Família inova em levar às telas um assunto não muito tratado em filmes: a imigração brasileira para o Japão. E, além disso, o faz mostrando que nem todos os brasileiros que vão ao país buscando uma vida melhor prosperam, algo muito incrustado na mente da maioria dos brasileiros que acreditam que é só sair do Brasil que sua vida vai melhorar. Contudo, essa não é a única história contada no filme. E é exatamente a diversidade de narrativas que enfraquece o filme.
Claro que não é algo negativo um filme tratar de mais de um tema. Muito menos apresentar diversos personagens que aparentemente não têm ligação nenhuma mas que, ao decorrer da trama, percebe-se uma ligação. Contudo, tal fato é interessante quando é bem-feito e se desenvolve bem cada uma das tramas. O que não é o caso em Família.
Enredo
O termo dekassegui é usado pelos japoneses para designar os trabalhadores estrangeiros residentes no Japão, com ou sem ascendência japonesa. Os japoneses que migraram de províncias distantes para trabalhar nos grandes centros – como Tóquio e Osaka – também são chamados de dekasseguis. Traduzindo para português, o termo significa ‘trabalhador migrante’. O filme retrata um pouco da realidade dessas pessoas, especialmente as que trabalham nas fábricas e indústrias, que muitas vezes enfrentam condições de trabalho desafiadoras, com elevadas jornadas de trabalho e salários baixos em relação ao custo de vida no país.
Família narra a história de um artesão, interpretado por Koji Yakusho (Dias perfeitos), que acaba conhecendo o jovem brasileiro, Marcos (Lucas Sagae, em seu primeiro longa). A partir desse momento, começa a enxergar os diversos problemas enfrentados pelos estrangeiros que vivem no Japão.
Multitude de tramas
No longa, Marcos é um brasileiro que mora em um conjunto habitacional onde habitam vários outros brasileiros. Entre eles, dois grandes amigos seus e Érica, sua namorada. Um dos seus amigos rouba dinheiro de uma gangue muito perigosa e todos precisam fugir. É assim que Marcos conhece o personagem de Koji Yakusho, que se chama Seiji Kamyia.

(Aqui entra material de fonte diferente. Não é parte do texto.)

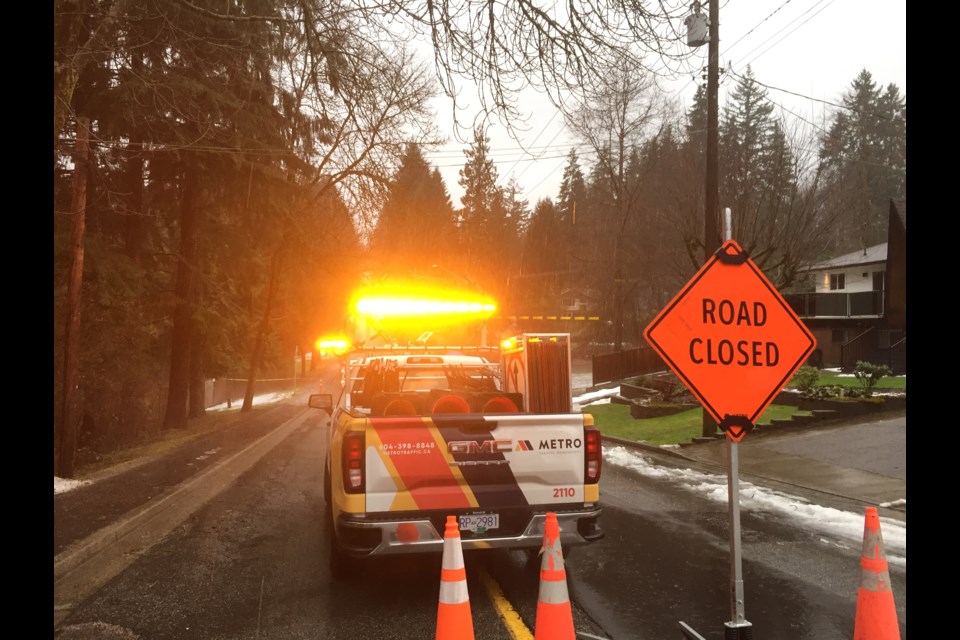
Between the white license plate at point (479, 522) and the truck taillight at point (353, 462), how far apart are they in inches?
33.6

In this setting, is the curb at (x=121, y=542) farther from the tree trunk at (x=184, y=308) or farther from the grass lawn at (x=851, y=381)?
the grass lawn at (x=851, y=381)

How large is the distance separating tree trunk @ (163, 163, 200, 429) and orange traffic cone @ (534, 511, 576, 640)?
17.7m

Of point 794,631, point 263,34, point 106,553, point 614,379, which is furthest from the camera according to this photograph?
point 614,379

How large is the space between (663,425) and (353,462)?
1495 cm

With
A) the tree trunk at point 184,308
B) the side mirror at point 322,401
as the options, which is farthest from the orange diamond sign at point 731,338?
the tree trunk at point 184,308

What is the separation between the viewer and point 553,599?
14.0ft

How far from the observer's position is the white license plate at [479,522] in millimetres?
5582

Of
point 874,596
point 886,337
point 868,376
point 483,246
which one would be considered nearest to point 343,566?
point 874,596

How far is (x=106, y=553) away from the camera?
7195 mm

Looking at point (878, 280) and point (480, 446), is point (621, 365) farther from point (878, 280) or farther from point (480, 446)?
point (480, 446)

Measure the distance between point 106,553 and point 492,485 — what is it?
4.29 metres

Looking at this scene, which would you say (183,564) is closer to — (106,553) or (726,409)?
(106,553)

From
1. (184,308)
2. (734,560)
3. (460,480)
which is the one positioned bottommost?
(734,560)
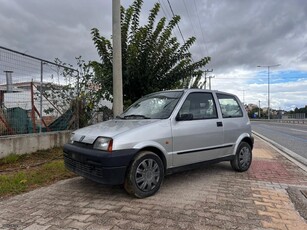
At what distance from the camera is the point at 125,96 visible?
10.6m

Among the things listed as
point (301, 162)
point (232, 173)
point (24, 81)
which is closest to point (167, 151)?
point (232, 173)

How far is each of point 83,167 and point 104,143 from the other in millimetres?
608

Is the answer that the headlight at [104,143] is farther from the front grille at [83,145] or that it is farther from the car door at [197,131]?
the car door at [197,131]

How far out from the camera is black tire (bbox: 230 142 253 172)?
247 inches

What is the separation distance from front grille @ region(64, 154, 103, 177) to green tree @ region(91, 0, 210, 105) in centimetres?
514

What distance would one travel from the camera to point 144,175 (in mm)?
4379

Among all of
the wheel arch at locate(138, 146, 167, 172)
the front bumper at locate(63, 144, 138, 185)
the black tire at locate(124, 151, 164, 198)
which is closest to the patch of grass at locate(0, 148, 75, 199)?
the front bumper at locate(63, 144, 138, 185)

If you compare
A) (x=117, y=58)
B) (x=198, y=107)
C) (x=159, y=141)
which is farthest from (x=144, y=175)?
(x=117, y=58)

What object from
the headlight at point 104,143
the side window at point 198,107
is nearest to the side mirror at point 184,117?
the side window at point 198,107

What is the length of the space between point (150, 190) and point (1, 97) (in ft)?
14.5

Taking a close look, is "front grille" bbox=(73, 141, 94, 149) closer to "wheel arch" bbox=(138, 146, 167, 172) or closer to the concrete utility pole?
"wheel arch" bbox=(138, 146, 167, 172)

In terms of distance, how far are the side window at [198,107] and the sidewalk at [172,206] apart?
1.29m

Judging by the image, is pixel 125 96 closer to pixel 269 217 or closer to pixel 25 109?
pixel 25 109

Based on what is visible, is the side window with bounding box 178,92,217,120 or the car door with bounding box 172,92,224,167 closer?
the car door with bounding box 172,92,224,167
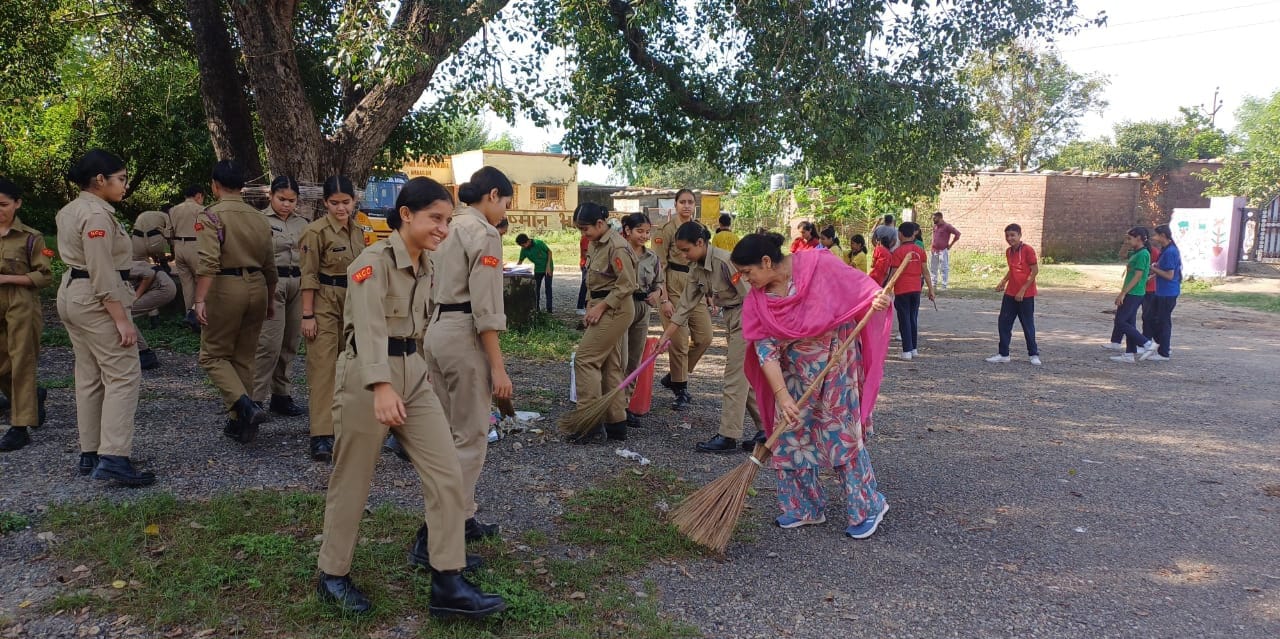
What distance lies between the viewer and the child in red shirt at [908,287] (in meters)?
9.57

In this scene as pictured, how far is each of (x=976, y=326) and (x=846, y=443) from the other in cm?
938

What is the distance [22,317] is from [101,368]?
1.14 m

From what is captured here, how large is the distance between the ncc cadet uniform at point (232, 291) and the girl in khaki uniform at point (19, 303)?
3.27ft

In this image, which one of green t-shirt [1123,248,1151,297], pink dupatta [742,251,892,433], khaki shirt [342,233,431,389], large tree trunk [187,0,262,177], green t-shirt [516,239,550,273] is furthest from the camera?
green t-shirt [516,239,550,273]

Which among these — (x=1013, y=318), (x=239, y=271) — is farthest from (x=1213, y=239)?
(x=239, y=271)

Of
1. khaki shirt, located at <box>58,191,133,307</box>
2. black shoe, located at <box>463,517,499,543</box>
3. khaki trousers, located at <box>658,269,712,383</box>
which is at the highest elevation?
khaki shirt, located at <box>58,191,133,307</box>

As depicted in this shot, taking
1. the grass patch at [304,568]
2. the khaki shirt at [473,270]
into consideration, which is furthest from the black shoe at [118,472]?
the khaki shirt at [473,270]

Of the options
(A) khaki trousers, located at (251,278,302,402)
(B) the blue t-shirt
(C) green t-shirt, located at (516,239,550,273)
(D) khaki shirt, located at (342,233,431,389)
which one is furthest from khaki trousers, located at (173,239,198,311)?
(B) the blue t-shirt

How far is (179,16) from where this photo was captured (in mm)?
10555

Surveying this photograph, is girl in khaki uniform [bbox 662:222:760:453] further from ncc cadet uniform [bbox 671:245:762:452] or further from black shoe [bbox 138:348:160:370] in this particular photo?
black shoe [bbox 138:348:160:370]

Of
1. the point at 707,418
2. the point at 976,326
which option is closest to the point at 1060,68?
the point at 976,326

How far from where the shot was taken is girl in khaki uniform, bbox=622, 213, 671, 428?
259 inches

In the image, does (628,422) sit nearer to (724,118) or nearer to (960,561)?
(960,561)

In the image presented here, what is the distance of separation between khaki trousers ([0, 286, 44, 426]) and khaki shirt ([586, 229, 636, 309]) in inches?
142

Ao mesmo tempo, Seiji recebe de volta o filho, Manabu, que trabalha na Argélia. Ele traz a esposa, Nadia, com quem casou recentemente. Manabu conta ao pai que pretende voltar de vez para a cidade onde moram, o que não deixa Seiji muito feliz, já que ele vislumbrava um futuro melhor para seu filho.
Além disso, ainda vemos a tal gangue maltratando os amigos de Marcos – e Marcos também – enquanto eles não pagam de volta a quantia que roubaram. E sabemos mais sobre a vida do líder da gangue.
Aprofundar que afundou
Todas as tramas são interessantes, mas a forma como são mostradas ficam desconexas. Por tentar mostrar com profundidade cada uma das histórias e deixar o espectador totalmente a par de todos os personagens que considera importantes para a trama, o roteiro, ao invés disso, deixa todas as tramas muitos superficiais. Além disso, há uma sensação de falta de costura entre cada uma das histórias. Talvez se o foco fosse mais somente em Marcos e Seiji, o filme tivesse mais liga e facilitaria o envolvimento do espectador com os personagens. Não era necessário tanto desenvolvimento sobre a vida da gangue, por exemplo.
No entanto, a forma com que a trama que é realmente a mais importante – a relação entre Marcos e Seiji – acabou tornando-se superficial, já que não houve tempo suficiente para um bom desenvolvimento. Por exemplo, a forma com que Seiji e o filho entram na vida dos brasileiros é a mais rasa e estereótipa possível. É forçada uma ligação entre eles, principalmente um afeto que Érica nutre muito rapidamente pela família de Seiji, que não tem explicação. Além disso, a forma com que os brasileiros são mostrados é bastante estereotipada. Como brasileira, dá até vergonha de ver.
Um baita ator
É óbvio que é uma delícia assistir Koji Yakusho em cena. O ator já mostrou há muito tempo que é um ator de muito talento. Seu personagem, apesar de uma trama mal-desenvolvida, é muito bem-construido e um dos únicos personagens que mostram certa complexidade. Não há como negar que tal característica vem muito de sua atuação, que mostra muito com pouco diálogo. Aliás, o roteiro ganha força quando há menos ação e mais interação entre personagens de forma silenciosa. O diretor Izuru Narushima deveria ter investido mais em cenas desse tipo.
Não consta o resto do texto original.